Il évoque également la mise en place de 33 appartements protégés sur le site de l’EMS mais dont l’exploitation et la gérance sont assurées de façon totalement indépendante par la Fondation Gapro les logis. Pour terminer son discours, il expose le dernier projet en date, à savoir une convention de collaboration avec le CHUV dans le domaine de la gériatrie, projet pilote au niveau cantonal qui porte sur une durée de deux ans et dont l’objectif est de mettre en place une plateforme de formation qui devrait permettre de faire face au manque de médecins intervenants en EMS. 

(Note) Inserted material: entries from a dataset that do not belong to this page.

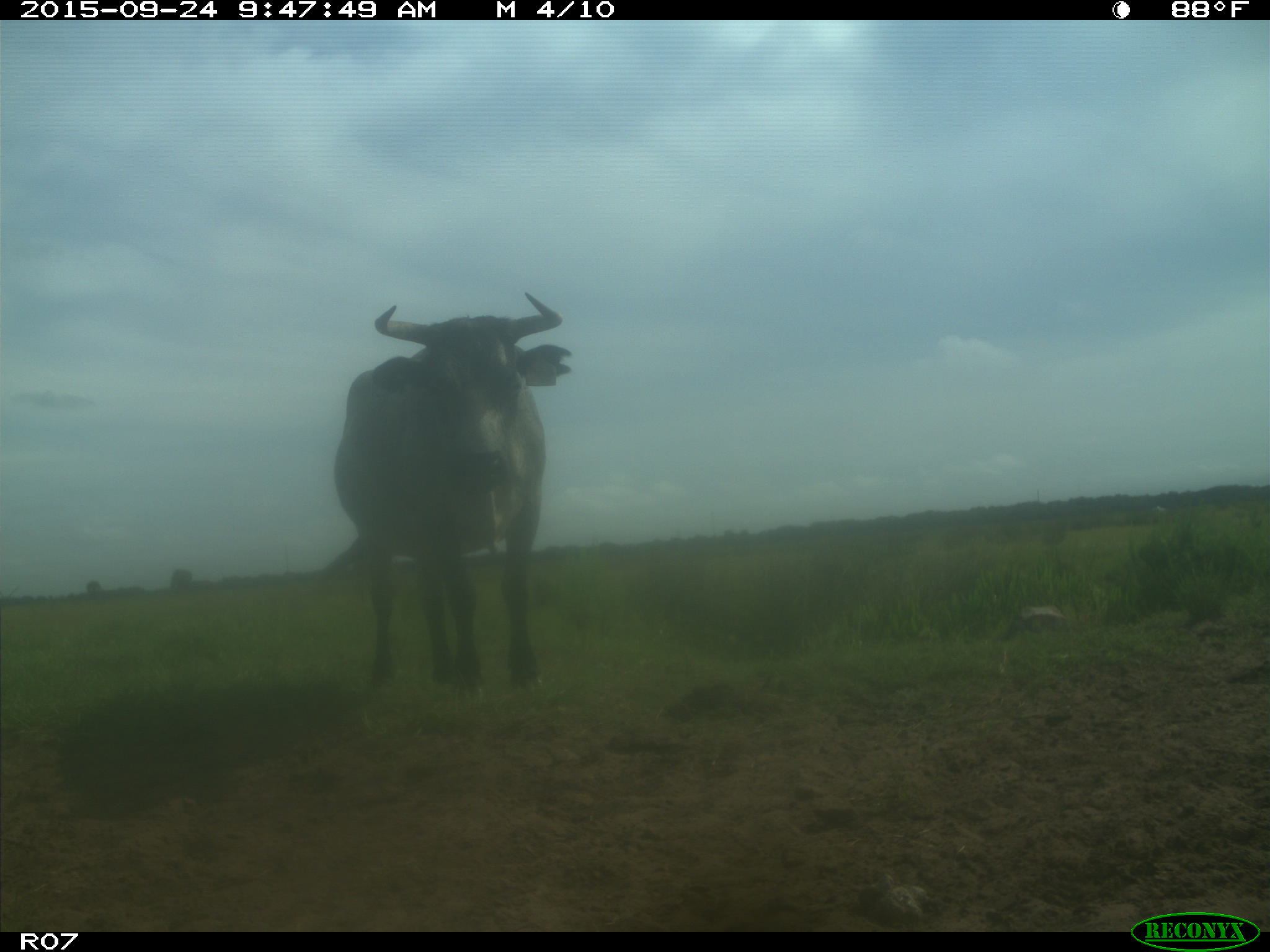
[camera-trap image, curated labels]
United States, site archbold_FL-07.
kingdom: Animalia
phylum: Chordata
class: Mammalia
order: Artiodactyla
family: Bovidae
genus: Bos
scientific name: Bos taurus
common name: domestic cow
Bos taurus (domestic cow).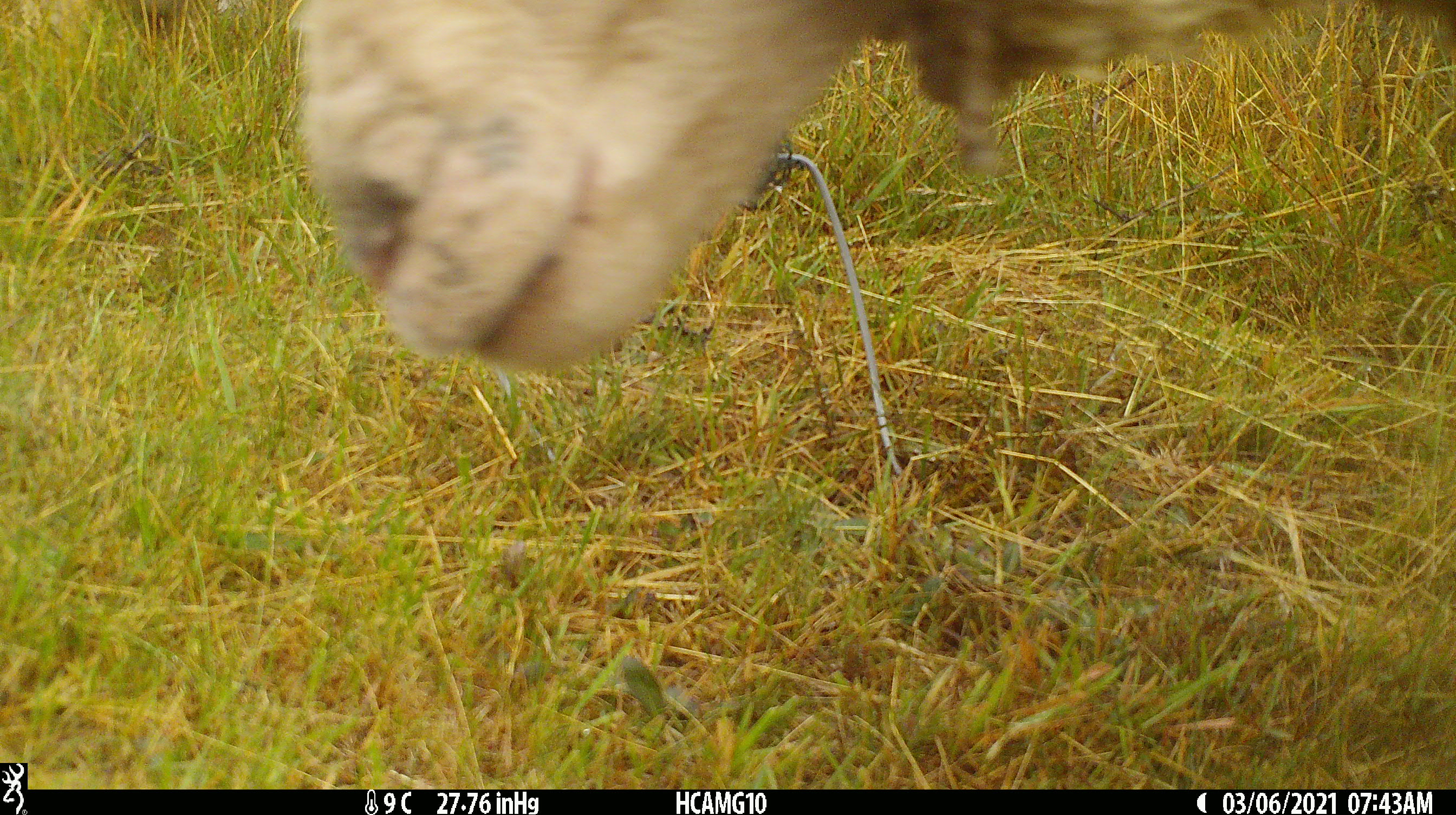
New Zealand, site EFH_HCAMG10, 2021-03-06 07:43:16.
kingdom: Animalia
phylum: Chordata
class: Mammalia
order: Artiodactyla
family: Bovidae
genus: Ovis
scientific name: Ovis aries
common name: domestic sheep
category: sheep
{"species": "sheep (domestic sheep) (Ovis aries)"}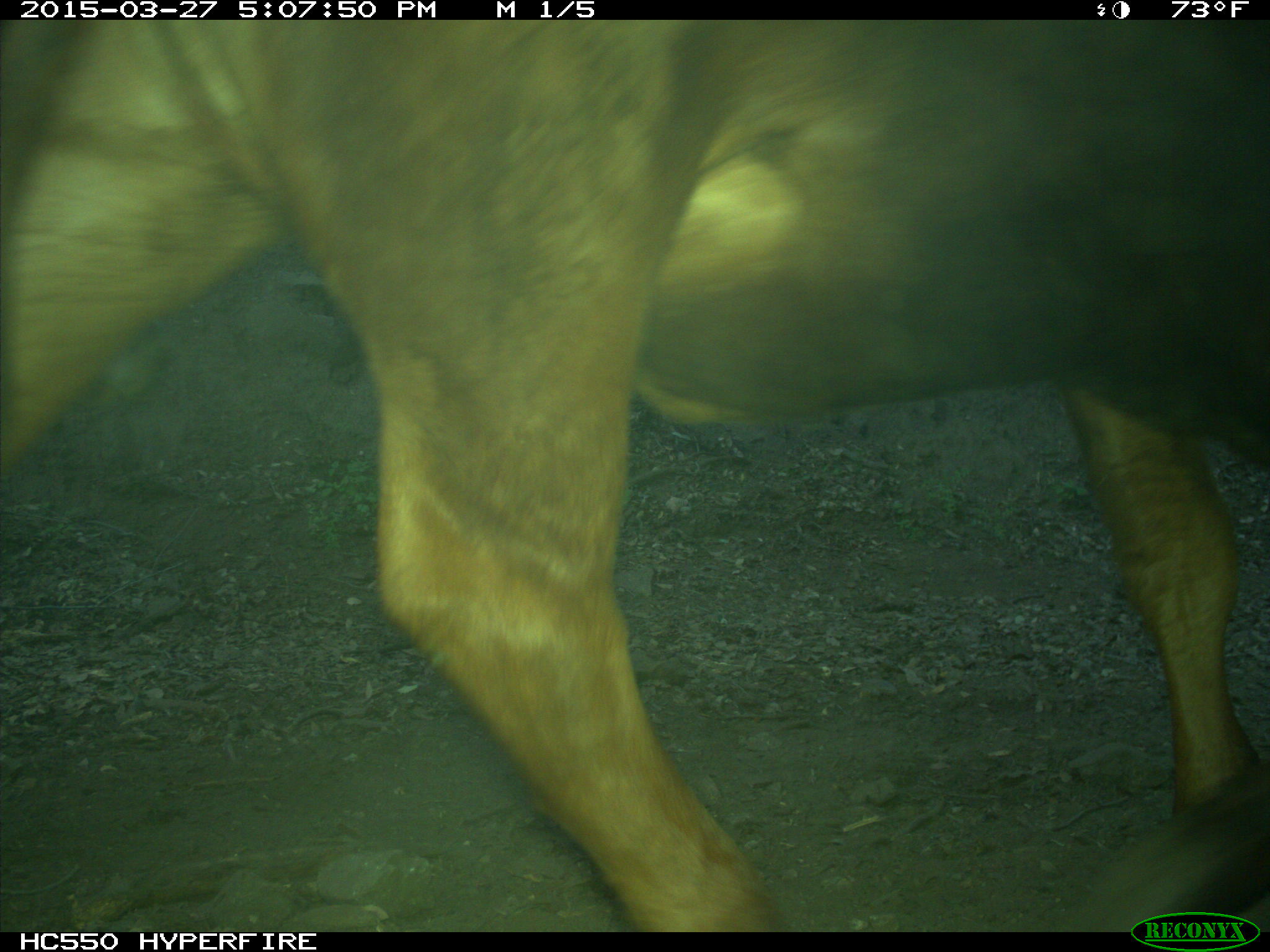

Garantir une qualité de vie

Il passe la parole à Pierre-André Goumaz, directeur de la fondation EMS La Faverge. Qui nous parle des progrès techniques intervenus sur cette fin de 20e siècle qui ont durablement changé la condition humaine et les conditions de travail. La recherche, scientifique et médicale qui a apporté des découvertes sensationnelles, tant pour soigner la maladie que pour soulager la douleur. Ces progrès amènent un éclairage différent sur bien des domaines, mais surtout dans la reconnaissance du mal-être psychique et psychologique, des pathologies somatiques, les victoires sur le cancer, l’augmentation de la durée de vie, tout cela fait que les besoins en accompagnement ne cessent d’augmenter puisque nous voyons arriver aux grands âges les générations du baby-boom. L’espérance de vie en Suisse est l’une des plus élevées dans le monde. En 1950, on dénombrait sur nos terres 61 centenaires, puis 787 en 2000 et 1600 en 2016. Dans ce contexte, les acteurs de la santé doivent réfléchir à des solutions novatrices et pertinentes, celles qui sont à même de garantir une qualité de vie, tout en développant un fonctionnement au mouvement long, ample, bienfaisant, bientraitant et bienveillant. Après des félicitations d’usage, quelques bouquets de fleurs et quelques bouteilles distribuées en remerciement aux auteurs de cette soirée, tous les convives sont rassasiés par un cocktail dînatoire d’une grande diversité, digne des plus grands traiteurs, mais entièrement réalisé par l’équipe de cuisine de l’EMS. Je m’étonnais que les résidents ne participent pas à cette petite fête, mais on m’informe que les résidents et leurs familles ont leur propre fête qui s’est déroulée le samedi 2 juin.